In an op-ed in the State newspaper in Columbia, Turner, who is black, excoriated Biden’s legislative record, saying he’d buddied up to segregationist senators, worked with right-wing Republicans to pass legislation detrimental to black communities and spread the black-woman-welfare-queen stereotype.
“Will our community side with former vice president Joe Biden, who has repeatedly betrayed black voters to side with Republican lawmakers and undermine our progress?’ Turner wrote. “Or will we stand with Vermont Sen. Bernie Sanders and a movement that has been fighting for racial and economic justice since the civil rights era?”
The op-ed sparked a backlash both from Biden supporters and from those who worry that intraparty stone-throwing gives Trump an easier path to reelection.
Bernice Scott, the influential former councilwoman from Richland County, S.C., who originally endorsed Sen. Kamala D. Harris (D-Calif.) and then, after Harris’s departure, Biden, defended the former vice president in her own editorial in the State. It was headlined “African Americans trust and support Joe Biden — and Bernie Sanders’ dirty tactics won’t change that.”

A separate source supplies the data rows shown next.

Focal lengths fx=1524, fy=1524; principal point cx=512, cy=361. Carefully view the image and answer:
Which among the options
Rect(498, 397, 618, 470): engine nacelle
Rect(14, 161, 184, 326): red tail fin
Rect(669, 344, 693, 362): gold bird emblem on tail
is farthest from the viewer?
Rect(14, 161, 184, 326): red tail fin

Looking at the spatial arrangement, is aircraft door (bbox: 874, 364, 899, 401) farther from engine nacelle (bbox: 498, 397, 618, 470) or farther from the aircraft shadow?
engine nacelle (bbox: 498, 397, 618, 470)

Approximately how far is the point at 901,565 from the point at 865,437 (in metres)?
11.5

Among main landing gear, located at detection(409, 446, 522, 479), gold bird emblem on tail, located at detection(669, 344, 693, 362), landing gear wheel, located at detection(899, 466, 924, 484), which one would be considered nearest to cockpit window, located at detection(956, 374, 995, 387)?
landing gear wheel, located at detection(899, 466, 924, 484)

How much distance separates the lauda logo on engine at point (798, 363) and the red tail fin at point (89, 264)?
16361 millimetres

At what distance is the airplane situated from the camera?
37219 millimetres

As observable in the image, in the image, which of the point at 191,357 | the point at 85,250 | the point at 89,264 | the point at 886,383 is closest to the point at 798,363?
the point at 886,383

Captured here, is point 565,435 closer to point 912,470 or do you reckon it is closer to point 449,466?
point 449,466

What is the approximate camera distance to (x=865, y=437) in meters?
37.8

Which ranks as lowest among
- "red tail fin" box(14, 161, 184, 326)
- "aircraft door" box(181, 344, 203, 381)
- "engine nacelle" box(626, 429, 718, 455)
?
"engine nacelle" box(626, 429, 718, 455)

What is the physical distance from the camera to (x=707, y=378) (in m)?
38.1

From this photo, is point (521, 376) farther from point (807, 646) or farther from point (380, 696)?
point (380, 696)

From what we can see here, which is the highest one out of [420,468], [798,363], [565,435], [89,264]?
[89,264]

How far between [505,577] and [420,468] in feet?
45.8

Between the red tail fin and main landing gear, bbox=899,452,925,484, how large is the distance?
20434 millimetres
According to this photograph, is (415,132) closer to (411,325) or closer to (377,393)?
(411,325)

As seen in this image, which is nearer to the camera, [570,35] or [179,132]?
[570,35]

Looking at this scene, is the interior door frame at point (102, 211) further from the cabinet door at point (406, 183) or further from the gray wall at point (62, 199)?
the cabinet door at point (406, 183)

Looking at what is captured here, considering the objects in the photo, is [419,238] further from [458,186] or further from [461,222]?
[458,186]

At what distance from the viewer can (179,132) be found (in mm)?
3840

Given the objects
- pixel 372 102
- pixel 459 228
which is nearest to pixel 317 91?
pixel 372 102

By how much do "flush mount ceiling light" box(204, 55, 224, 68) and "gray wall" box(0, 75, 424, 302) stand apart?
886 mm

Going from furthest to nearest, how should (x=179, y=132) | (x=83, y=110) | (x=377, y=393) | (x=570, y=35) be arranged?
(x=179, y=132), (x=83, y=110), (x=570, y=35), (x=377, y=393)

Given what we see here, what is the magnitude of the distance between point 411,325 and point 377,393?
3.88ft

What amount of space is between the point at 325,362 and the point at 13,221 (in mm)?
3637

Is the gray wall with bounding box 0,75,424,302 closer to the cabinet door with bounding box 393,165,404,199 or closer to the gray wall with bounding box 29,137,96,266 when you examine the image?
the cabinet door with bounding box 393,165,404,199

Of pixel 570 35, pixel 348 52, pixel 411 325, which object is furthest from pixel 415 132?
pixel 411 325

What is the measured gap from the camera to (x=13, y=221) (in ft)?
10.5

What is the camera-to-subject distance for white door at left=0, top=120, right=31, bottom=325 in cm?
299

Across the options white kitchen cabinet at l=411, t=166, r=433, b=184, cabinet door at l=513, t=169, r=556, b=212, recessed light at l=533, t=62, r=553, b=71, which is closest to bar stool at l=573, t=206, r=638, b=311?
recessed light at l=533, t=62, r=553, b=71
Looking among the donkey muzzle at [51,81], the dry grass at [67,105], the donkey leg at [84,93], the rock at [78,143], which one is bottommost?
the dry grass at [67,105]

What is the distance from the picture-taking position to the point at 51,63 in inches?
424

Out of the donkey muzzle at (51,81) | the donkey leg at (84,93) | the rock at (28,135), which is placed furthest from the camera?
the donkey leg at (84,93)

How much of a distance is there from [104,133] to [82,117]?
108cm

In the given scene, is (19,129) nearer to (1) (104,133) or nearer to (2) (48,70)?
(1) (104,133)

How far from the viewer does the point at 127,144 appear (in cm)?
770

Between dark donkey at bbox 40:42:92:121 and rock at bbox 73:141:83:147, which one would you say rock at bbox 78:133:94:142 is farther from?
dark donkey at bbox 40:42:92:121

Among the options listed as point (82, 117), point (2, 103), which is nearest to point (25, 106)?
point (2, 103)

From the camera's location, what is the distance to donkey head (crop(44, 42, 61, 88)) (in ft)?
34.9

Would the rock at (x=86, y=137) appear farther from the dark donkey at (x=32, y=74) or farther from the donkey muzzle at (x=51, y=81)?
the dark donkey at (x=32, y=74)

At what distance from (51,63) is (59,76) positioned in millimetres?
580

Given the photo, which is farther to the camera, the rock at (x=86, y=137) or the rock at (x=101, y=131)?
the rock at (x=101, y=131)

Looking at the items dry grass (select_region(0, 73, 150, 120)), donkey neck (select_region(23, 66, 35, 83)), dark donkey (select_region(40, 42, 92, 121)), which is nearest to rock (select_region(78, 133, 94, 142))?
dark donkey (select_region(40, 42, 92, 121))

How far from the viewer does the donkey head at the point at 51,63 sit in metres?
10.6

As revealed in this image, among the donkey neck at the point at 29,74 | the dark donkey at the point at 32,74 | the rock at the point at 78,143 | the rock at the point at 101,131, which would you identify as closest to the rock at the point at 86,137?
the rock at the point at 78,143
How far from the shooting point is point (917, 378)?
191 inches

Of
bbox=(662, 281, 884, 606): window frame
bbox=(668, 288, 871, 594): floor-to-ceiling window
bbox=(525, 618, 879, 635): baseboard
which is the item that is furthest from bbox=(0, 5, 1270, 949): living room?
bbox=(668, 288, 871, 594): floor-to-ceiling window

“I’m disappointed to see that Sen. Bernie Sanders and his campaign have taken their eyes off the ball,” Scott wrote. “Instead of taking the fight to President Donald Trump, they have turned to tearing down their own.”
Later in the day, Sanders also returned to warmer words about Biden.
Asked why, if he disagreed so strongly with Biden’s record on Social Security, the former vice president was so popular with seniors, he paused.
“You know why? I’ll tell you why. Because Joe is a nice guy. Okay? He is a decent person. He’s a friend of mine,” Sanders said. “We’re not going to make personal attacks on Joe Biden. But I think the records shows that Joe’s history in the Senate and my record in Congress are very different.”